When the case analysis only dispatches on type we can simply use overloading to implement the different cases, so called ad-hoc polymorphism.

public static int Sum(this IEnumerable<int> ints) {
    var sum = 0;
    foreach (var i in ints)
        sum += i;
    return sum;
}

public static string Sum(this IEnumerable<string> strings) {
    var sum = string.Empty;
    foreach (var s in strings)
        sum += s;
    return sum;
}

Now anyone can add cases by simply implementing Sum for their type. As a nice side-effect we can also let the implementation dictate the zero case.

However, as you can see, the code is basically copied for each type. As good programmers our instinct is to generalize the algorithm for all supported types to remove this blatant violation of the DRY principle.
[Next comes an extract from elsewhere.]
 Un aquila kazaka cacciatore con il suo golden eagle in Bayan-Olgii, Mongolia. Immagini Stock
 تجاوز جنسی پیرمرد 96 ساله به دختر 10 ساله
One problem we must overcome first is that our add-operation is just as ad-hoc as our sum-operation.

Subtype polymorphism

Lets apply the standard OOP-solution, subtype polymorphism, to fix this:

public interface Addable
{
    Addable Add(Addable addend);
}

// To support the empty case we have to ask the caller to supply the zero value.
public static Addable Sum(this IEnumerable<Addable> summables, Addable zero) {
    var sum = zero;
    foreach (var s in summables)
        sum = sum.Add(s);
    return sum;
}

Adding cases is still possible by simply implementing Addable. Unfortunately we can't actually do this for types we can't control, like int and string. Which is the other side of the expression problem.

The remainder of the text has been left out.